La política en nombre de Dios es la moda, porque ahí está el poder popular: la convicción y la buena fe de las personas. Lo peor es que quienes la usan en campaña, sea Petro, Uribe o el señor Alejandro Gaviria (que en estos días se volvió defensor de la fe), solo ven esto como un instrumento utilitarista para luego desechar e ir contra los principios básicos del cristianismo, como la defensa de la vida desde el inicio hasta el final.
Para entender esta sucia estrategia política, hay que entender la historia. En una época, en todo el Imperio Romano había una sola persona digna de poseer el título de ‘señor’: el César, el emperador. Por lo mismo, todo el imperio debía confesar: “El César es el Señor”, y era tal la fuerza que se quiso imprimir a esta declaración, que durante cierto tiempo era saludo obligado del imperio, creando una campaña política inigualable: cuando un ciudadano romano se encontraba con otro, le saludaba levantando una mano diciendo: “El César es el Señor”; el otro a su vez respondía: “El César es el Señor”. Una propaganda continua infundida en la mente de las masas.
A veces ocurría un encuentro con alguien que en lugar de responder “El César es el Señor”, decía: “Jesucristo es el Señor”, lo que generaba la furia de los fieles del emperador y, sin duda alguna, imploraban la cárcel o la muerte para aquellos que se atrevían a irrespetar la imagen de su señor.
Por su parte, los primeros cristianos eran hombres que preferían confesar que Cristo era el Señor, y morir si fuera necesario antes de seguir con vida negándole. Unos “locos” en el primer siglo habían contrarrestado una campaña política de tal magnitud, sustituyendo al César por un carpintero llamado Jesús. Tal fue el impacto que miles de cristianos empezaron con esta campaña a favor de su maestro y, por mucho tiempo, a los seguidores de Cristo los crucificaban por retar al César. Pero eso no los detuvo, logrando un poder más allá del imperio.

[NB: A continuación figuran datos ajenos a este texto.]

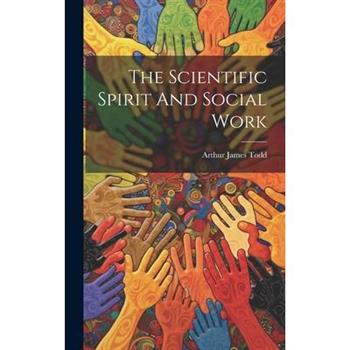 The Scientific Spirit And Social Work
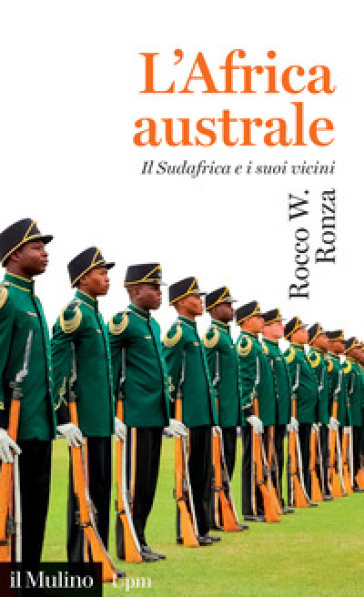 L'Africa australe. Il Sudafrica e i suoi vicini - Rocco W. Ronza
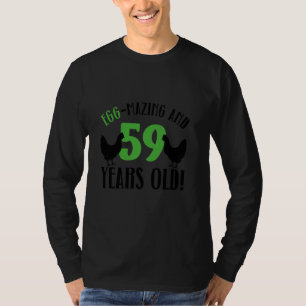 T-shirt 59e anniversaire 59 ans éleveur de poulets Poulet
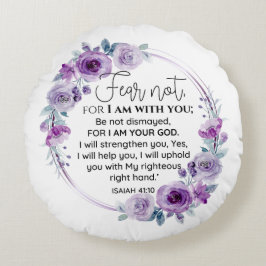 Isaiah 41:10 Rädsla inte för Blommigt av Lila Rund Kudde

Con los años, el Imperio Romano terminó adoptando el cristianismo. En pocas palabras, «si no puedes con tu enemigo, únete a él». Sin embargo, no les interesaba la fe, el amor, la devoción, sino el poder que emanaba de los seguidores de aquel que murió en la cruz. Un poder que movía las masas, al punto de formar personas que no le importaba ser perseguida y asesinada en nombre de esta fe.
La estrategia de los hombres para acceder al beneplácito de estos fieles fue la guerra de los 30 años. El cómo se usó la fe para avanzar geopolíticamente se perpetuó en la historia a través de las cruzadas y todas las guerras en nombre de Dios para obtener poder político y territorial. El malo del paseo terminó siendo el cristianismo, cuando eran los hombres quienes lo usaban para su expansión geopolítica.
Hoy en Colombia está pasando algo similar, solo que no en forma de guerra, sino en forma de democracia. En las últimas semanas, como cada 4 años, el cristianismo volvió a la agenda pública luego de que una encuesta dijera que la gente no votaría por un ateo. Por arte de magia todos los candidatos fueron a buscar militantes cristianos para meterlos en sus filas o hablar de libertad de culto, cuando esa nunca ha sido su agenda.
El motivo es que saben que los cristianos son mayoría para estas elecciones y los necesitan para el voto, para luego, como ha pasado con Uribe, Santos y otros, desecharlos después de haber manoseado el nombre de Dios y haber visitado catedrales.
No está mal que un cristiano participe en política y que defienda su fe y sus creencias desde ahí, lo que está mal es usar el nombre de Dios para luego desecharlo.
El cristianismo ha transformado, ha llevado amor, restauración y esperanza a un mundo quebrantado, pero existen aquellos que sacan créditos y venden sus principios a como dé lugar para hacerse señores y dejar mal el nombre del evangelio. Necesitamos cristianizar la política, no politizar el cristianismo.